The clue is in the title, and this has become one of the most popular football betting markets available.

Most punters place a Both Teams To Score (BTTS) accumulator, which can range from a treble (three selections) right through to six or even seven-folds. How you sit on the ‘risk versus reward’ argument will dictate how you bet on this market.

BTTS is much loved because we can use a bit of logic and common sense to predict the outcome; a quick glance at the goals for and goals against tallies of the two teams in question can often be enough of an insight.

If the two teams are embroiled in a relegation scrap or promotion dogfight then they will both want to win the game – and thus be hungry for goals. It is little bits of logic like that which will help us.

First/Last/Anytime Goalscorer

Here’s another market where we can apply some logic to maximise our reward. The First and Last Goalscorer can be down to luck, really, but even so we can enhance our chances by selecting a striker in red hot form or a prolific set-piece taker.

Obviously, the more likely the player is to score the lower their odds – and vice versa, so in this market you’re looking for a good value outsider to really reap the rewards. Good examples include John Terry, who as a defender can be backed from 20/1 and greater, but who scored eight goals in all competitions last season.

And Leighton Baines, Everton’s left back, takes a mean free kick and penalty. He is often handed the ball when these opportunities arise, and so betting on him to score anytime – particularly when Everton are playing at home and are likely to dominate the game – is smart.

Betting In-Play and Cashing Out

These are two modern innovations in football betting which have been facilitated by the continued rise of smartphone and tablet technology.

With punters having access to newer and faster technologies, bookmakers have tapped into this by offering two revolutionary ways to conduct betting: In-Play and Cash Out.

In-Play

As the name suggests, this is betting on a football match that has already kicked off. This gives punters the opportunity to study the ebbs and flows of the game, and see if they can spot a likely winner.

The good thing with In-Play betting is that if you place a bet after, say, 30 minutes of the match have gone, then again you are maximising your chances of winning.

And it gives us a chance to take advantage of unforeseen circumstances too. What if Team A have a player sent off, or their best player is substituted off with an injury? Of course, we might suddenly fancy Team B’s chances a whole lot more.

Remember the basics of football betting, and the tips for success, as these are still very much valid whether betting before the match starts or in-play.

Cash Out

An incredible function that has changed the way we bet on football forever, we can now cash out on our bets at any time (usually up to the 85th minute of a match).

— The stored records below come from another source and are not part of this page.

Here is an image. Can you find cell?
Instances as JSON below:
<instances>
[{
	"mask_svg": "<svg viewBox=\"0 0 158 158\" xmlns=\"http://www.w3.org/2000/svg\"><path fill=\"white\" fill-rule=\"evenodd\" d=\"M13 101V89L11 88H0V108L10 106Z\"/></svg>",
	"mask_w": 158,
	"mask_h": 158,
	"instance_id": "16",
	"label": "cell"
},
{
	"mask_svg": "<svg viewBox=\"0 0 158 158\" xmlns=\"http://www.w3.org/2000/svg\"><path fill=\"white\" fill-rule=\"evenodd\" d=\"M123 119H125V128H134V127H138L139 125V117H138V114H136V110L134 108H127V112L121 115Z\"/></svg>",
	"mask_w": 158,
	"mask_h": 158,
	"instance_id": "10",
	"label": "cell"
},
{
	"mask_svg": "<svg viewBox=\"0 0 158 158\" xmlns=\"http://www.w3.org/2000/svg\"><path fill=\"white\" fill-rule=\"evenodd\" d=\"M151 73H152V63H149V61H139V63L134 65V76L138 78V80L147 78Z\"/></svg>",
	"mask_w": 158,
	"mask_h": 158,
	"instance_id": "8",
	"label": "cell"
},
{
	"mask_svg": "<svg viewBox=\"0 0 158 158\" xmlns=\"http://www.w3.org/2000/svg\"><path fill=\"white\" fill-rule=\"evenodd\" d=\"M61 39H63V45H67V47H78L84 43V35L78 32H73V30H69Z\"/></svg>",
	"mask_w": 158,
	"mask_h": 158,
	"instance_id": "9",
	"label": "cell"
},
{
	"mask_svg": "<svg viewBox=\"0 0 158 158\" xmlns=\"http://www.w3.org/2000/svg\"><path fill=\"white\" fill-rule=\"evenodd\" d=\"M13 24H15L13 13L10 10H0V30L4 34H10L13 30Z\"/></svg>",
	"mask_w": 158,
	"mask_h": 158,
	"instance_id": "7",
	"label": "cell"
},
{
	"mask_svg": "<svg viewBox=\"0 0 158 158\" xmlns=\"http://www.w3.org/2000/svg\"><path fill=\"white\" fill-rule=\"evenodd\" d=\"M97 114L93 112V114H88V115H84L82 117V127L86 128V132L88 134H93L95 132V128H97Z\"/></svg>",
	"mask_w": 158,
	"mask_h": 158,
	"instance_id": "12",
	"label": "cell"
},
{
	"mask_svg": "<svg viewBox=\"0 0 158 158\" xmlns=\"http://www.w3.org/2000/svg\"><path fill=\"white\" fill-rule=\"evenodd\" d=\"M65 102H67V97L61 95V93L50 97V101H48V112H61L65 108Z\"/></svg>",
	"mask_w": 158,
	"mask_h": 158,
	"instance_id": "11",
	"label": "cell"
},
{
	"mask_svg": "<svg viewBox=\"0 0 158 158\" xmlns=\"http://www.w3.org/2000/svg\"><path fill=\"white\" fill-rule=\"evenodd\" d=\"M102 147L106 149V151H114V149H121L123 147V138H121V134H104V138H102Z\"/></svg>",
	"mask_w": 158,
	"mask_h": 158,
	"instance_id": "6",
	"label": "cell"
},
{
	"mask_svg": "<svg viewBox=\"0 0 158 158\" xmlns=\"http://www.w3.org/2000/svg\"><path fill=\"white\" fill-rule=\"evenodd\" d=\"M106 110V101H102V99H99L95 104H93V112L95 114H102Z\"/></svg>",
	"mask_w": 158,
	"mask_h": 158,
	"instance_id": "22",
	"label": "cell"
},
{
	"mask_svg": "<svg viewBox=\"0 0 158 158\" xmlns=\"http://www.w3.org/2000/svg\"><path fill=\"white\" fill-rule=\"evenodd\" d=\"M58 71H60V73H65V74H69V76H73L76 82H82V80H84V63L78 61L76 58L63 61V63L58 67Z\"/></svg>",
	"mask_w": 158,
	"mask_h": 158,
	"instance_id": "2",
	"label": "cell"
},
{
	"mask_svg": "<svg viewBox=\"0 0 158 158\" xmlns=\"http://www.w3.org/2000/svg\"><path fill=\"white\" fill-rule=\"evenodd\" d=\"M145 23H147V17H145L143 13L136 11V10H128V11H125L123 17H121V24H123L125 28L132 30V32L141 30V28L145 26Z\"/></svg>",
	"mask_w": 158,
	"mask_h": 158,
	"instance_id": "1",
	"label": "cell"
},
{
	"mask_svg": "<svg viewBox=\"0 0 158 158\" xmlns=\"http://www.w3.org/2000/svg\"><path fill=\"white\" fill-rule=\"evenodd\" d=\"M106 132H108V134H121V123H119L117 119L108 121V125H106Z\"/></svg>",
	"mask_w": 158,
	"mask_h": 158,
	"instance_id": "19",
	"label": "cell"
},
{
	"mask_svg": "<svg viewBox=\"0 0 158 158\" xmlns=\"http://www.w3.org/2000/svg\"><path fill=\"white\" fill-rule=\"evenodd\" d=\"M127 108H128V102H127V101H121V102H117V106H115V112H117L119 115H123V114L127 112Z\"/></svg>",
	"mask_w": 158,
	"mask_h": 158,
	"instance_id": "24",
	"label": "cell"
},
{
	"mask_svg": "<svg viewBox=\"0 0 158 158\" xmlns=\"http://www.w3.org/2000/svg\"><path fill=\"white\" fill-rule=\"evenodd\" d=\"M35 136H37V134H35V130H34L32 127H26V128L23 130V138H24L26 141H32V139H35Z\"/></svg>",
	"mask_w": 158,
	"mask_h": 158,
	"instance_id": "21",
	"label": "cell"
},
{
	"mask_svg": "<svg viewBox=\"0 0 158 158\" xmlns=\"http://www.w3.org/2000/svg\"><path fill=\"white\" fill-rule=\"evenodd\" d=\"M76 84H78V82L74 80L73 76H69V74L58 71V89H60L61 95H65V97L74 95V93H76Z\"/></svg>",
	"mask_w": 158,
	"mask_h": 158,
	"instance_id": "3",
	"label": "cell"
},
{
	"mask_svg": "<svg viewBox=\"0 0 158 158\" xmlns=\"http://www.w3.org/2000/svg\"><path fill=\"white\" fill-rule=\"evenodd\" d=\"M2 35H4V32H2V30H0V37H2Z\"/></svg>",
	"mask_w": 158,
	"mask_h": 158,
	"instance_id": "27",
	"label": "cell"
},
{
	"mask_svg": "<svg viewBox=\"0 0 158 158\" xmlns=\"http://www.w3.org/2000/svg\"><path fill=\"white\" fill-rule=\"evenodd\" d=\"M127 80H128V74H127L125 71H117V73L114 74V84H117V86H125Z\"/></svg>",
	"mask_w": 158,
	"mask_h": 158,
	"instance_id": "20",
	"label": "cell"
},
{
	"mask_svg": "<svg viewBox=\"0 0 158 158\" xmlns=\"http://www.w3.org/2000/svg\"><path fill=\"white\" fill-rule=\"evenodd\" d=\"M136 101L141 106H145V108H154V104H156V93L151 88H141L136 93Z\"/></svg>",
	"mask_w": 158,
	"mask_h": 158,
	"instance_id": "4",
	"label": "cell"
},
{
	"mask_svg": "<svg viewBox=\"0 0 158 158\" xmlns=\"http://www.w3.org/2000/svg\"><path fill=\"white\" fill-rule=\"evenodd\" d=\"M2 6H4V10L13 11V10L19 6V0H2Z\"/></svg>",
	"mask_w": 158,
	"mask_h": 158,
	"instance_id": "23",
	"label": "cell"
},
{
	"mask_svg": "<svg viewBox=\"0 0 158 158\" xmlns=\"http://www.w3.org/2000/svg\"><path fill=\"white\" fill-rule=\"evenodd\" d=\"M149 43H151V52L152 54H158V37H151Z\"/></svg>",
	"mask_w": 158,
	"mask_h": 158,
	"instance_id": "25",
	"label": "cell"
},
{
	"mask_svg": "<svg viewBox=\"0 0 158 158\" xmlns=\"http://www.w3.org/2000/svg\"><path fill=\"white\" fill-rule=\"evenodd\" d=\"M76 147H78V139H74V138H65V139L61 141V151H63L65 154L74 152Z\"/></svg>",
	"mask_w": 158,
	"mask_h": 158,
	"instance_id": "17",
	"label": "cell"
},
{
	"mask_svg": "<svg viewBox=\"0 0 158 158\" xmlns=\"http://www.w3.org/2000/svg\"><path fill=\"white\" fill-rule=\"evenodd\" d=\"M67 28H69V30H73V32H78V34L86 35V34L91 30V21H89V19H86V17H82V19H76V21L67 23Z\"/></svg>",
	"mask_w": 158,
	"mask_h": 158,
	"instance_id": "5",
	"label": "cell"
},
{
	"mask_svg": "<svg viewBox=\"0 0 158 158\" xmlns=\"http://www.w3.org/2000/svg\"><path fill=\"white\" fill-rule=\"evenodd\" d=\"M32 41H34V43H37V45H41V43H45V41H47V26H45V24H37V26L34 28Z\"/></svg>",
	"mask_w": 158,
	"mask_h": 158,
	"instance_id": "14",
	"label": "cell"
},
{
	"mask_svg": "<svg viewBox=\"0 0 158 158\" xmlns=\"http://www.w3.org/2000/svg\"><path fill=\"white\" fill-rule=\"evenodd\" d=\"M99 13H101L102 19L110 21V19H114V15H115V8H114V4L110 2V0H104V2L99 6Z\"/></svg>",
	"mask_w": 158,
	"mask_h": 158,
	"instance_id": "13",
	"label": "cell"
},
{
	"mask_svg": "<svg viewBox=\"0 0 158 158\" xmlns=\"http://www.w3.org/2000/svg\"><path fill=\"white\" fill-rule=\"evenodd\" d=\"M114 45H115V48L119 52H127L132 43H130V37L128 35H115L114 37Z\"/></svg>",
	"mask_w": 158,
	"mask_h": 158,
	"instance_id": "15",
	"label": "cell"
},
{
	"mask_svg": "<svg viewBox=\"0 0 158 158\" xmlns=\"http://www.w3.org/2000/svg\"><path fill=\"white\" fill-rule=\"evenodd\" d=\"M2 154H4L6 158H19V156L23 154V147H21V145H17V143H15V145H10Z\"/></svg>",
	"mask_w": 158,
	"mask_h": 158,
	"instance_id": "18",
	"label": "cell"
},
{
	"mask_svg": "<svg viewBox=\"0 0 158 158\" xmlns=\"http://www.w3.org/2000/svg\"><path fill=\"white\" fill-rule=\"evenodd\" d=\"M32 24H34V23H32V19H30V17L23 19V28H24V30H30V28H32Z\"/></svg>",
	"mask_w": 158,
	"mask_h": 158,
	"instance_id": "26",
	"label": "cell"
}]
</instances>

Why would we want to do that? Firstly, it might be damage limitation. If the team we have backed are losing 2-0 at half-time, then sometimes it is better to simply cut your losses and walk away. Of course, your cash out value will be much less than the amount you have staked, but take the money anyway and live to fight another day.

The second reason is profit consolidation. You’ve backed Team A to win, and they’re 1-0 up with 20 minutes to go. But oh no: they’ve just had a player sent off! Will they hold on for the win?

In the ‘old days’, you’d have had to bite your fingernails and toenails and just pray that they could seal the win. But with Cash Out you don’t need to: you can take your profit, say thanks very much, and run for the hills.

Both the In-Play markets and the Cash Out option are available on most bookmakers’ websites and mobile apps, and they are both well worth exploring.

In Conclusion

You should hopefully now have the knowledge and insight to go ahead and make a good go of betting on the football.

Just remember:

  • Do your homework
  • Use logic and common sense – not emotions or pre-conceptions
  • Decide where you sit on the ‘risk vs reward’ theory
  • Find the right market for you
  • Only bet what you can afford
  • Have fun

All that is left to say is good luck with your betting!